A thing of shreds and patches

A vengeful ghoul, stitched together from the body parts of the dead, appears in Baghdad in Ahmed Saadawi’s prize-winning novel

issue 17 March 2018

On the wall of her tumbledown house in central Baghdad, an elderly Christian widow named Elishva has a beloved icon of St George with his lance raised. She chats with the saint like an old friend, but wonders why, in the picture, he stays frozen mid-thrust and why ‘he hadn’t killed the dragon years ago’. As her ravaged city suffers an interminable ‘binge of death and devastation’, Elishva frets that ‘everything remained half-completed’, three years after the Anglo-American invasion of Iraq in 2003. During the blood-soaked interregnum, which continues to this day, monsters breed.

Out of this limbo of unfinished business, from a people suspended in agony between present and past, life and death, Ahmed Saadawi has wrenched a fable that puts a cherished Romantic myth to urgent new use. In 2014, this novel won the International Prize for Arabic Fiction (the ‘Arabic Booker’). With Baghdad still scourged by sectarian violence, it now appears in Jonathan Wright’s salty, pacey translation. In their bicentenary year, Mary Shelley’s scientist and his creature will take plenty of contemporary spins. Surely, no updated journey will be more necessary than Saadawi’s.

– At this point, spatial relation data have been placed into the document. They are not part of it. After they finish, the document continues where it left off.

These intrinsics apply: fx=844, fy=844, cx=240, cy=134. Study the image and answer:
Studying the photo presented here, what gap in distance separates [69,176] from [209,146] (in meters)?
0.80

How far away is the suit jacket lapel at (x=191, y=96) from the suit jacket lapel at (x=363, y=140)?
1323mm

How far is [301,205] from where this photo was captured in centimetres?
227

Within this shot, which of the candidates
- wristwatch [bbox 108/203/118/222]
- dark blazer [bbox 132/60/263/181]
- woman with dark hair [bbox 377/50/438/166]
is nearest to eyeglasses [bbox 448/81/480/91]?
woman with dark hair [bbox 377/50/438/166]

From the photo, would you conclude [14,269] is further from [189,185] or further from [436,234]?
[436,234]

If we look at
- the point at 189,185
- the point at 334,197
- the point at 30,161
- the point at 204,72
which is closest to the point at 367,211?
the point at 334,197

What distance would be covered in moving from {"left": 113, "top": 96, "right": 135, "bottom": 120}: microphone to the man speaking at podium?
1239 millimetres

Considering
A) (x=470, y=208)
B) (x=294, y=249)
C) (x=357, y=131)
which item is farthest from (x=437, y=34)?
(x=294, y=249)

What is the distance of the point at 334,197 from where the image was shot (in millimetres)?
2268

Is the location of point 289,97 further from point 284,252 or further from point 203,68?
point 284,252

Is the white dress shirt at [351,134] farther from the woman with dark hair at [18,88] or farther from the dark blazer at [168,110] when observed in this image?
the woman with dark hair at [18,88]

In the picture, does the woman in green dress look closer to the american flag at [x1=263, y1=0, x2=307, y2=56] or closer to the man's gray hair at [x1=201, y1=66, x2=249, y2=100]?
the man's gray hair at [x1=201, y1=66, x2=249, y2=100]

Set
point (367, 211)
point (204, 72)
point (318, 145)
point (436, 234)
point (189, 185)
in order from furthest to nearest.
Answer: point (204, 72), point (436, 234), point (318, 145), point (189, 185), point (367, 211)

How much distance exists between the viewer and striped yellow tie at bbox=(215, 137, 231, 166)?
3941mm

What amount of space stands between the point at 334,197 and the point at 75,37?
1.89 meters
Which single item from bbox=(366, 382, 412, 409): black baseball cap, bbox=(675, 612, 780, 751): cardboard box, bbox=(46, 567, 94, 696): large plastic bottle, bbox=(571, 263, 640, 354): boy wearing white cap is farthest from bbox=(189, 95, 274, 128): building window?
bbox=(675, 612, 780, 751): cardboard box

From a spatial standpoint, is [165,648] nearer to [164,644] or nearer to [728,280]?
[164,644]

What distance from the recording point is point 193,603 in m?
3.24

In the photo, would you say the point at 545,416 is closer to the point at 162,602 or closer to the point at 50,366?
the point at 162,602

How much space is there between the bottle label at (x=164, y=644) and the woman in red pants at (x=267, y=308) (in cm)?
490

He tells a nightmarish, but horridly hilarious, tale of a vengeful ghoul stitched from the body parts of victims daily slain by limb-shredding suicide bombs in a city that reeks of ‘smoke, the burning of plastic and seat cushions, the roasting of human flesh’. Our cut-price Dr Frankenstein is the junk dealer Hadi, who lives next door to Elishva in a ramshackle ‘Jewish ruin’. Saadawi gently reminds us of the Jews who fled Baghdad, and the Christians fleeing now — Elishva’s scattered family keep in touch via Father Josiah’s cellphone. ‘Decades of disaster’ have hollowed out this city’s soul.

From the dismembered chunks he scavenges, Hadi builds his ‘composite of victims’ — called Daniel after the son Elishva lost to Saddam’s tyranny.